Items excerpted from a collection
******
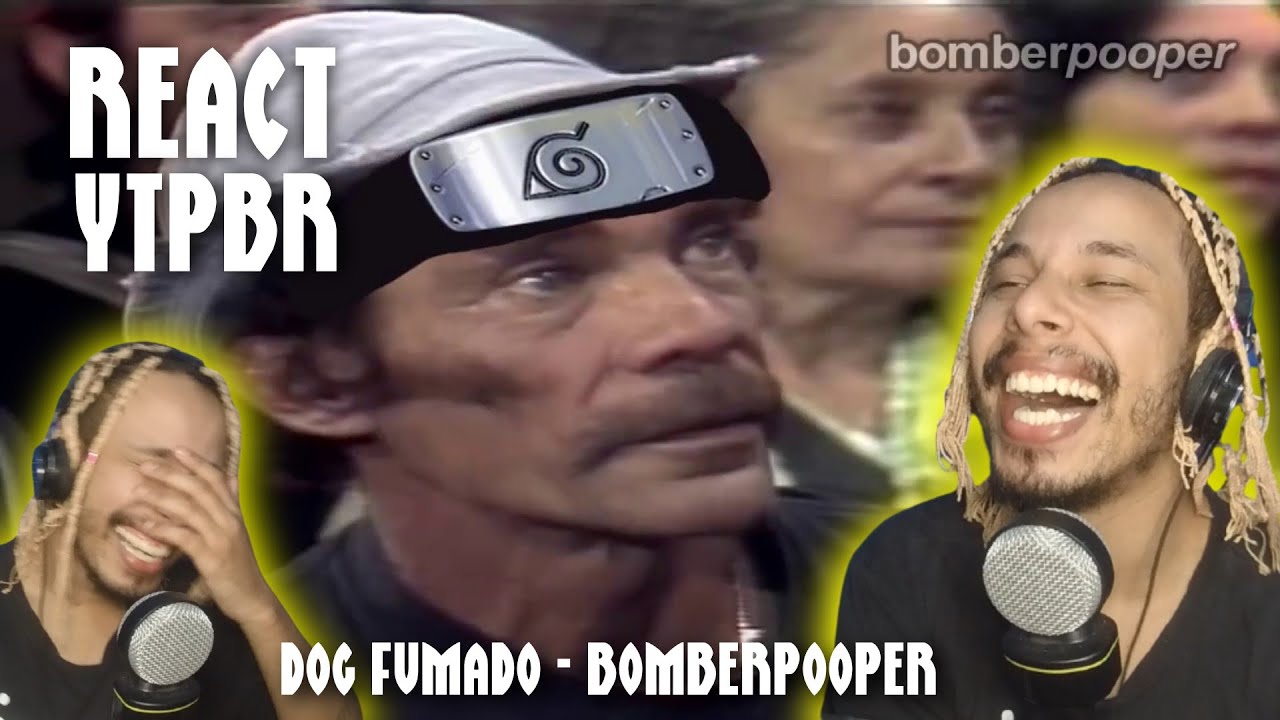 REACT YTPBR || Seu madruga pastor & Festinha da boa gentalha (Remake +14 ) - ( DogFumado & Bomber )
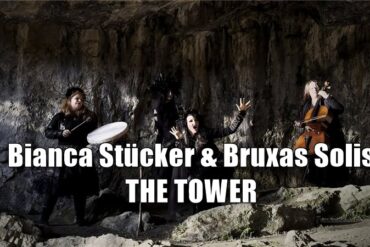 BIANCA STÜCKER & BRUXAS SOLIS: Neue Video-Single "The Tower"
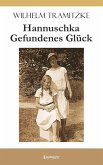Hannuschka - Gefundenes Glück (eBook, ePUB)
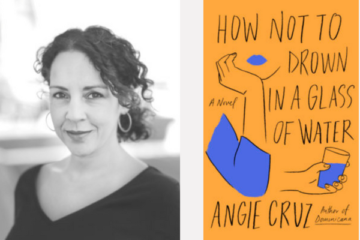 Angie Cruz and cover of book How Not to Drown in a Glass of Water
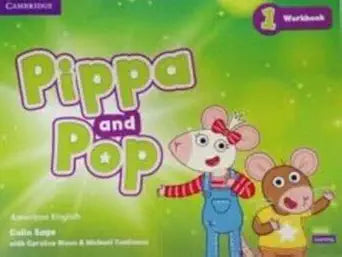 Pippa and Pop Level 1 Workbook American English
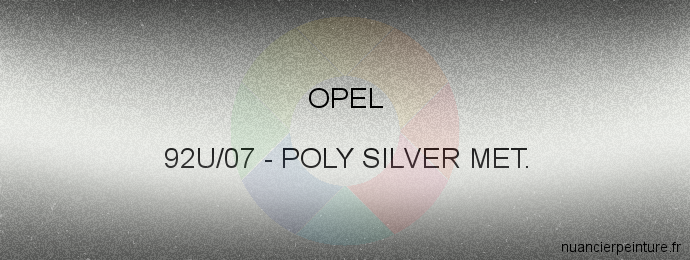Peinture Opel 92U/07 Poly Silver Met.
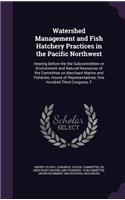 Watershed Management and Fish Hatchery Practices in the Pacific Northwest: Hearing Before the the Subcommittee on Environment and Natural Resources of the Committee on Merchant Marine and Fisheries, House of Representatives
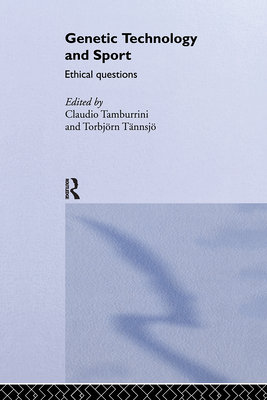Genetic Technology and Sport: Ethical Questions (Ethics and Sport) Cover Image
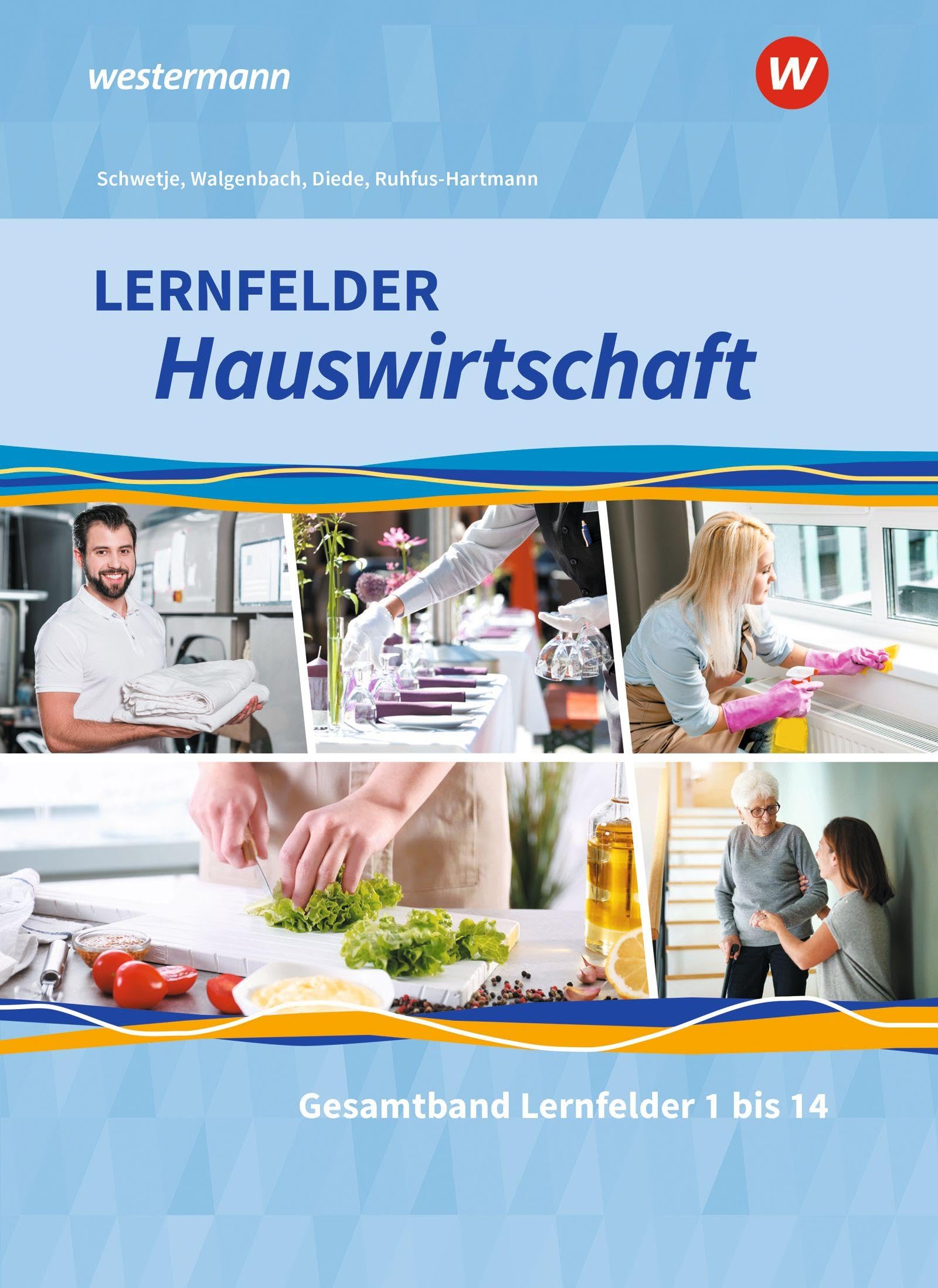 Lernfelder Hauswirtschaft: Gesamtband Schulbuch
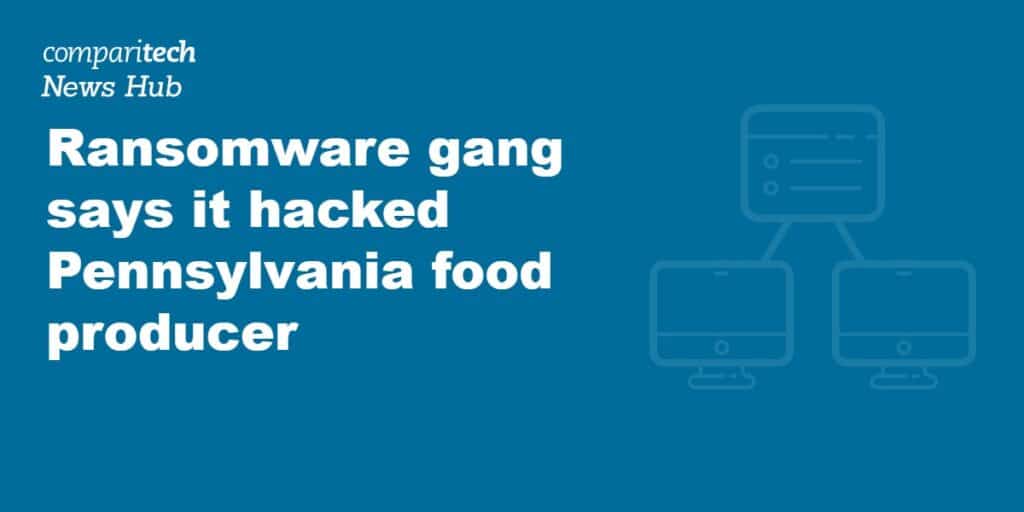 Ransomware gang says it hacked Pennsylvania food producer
******
EXERCISE REQUIREMENTS ->
Rewrite every item above, substituting "Activity Book" for "Workbook" and keeping all other text unchanged. Leave the pictures out of your answer.

WRITTEN RESPONSE ->
 REACT YTPBR || Seu madruga pastor & Festinha da boa gentalha (Remake +14 ) - ( DogFumado & Bomber )
 BIANCA STÜCKER & BRUXAS SOLIS: Neue Video-Single "The Tower"
Hannuschka - Gefundenes Glück (eBook, ePUB)
 Angie Cruz and cover of book How Not to Drown in a Glass of Water
 Pippa and Pop Level 1 Activity Book American English
Peinture Opel 92U/07 Poly Silver Met.
 Watershed Management and Fish Hatchery Practices in the Pacific Northwest: Hearing Before the the Subcommittee on Environment and Natural Resources of the Committee on Merchant Marine and Fisheries, House of Representatives
Genetic Technology and Sport: Ethical Questions (Ethics and Sport) Cover Image
 Lernfelder Hauswirtschaft: Gesamtband Schulbuch
 Ransomware gang says it hacked Pennsylvania food producer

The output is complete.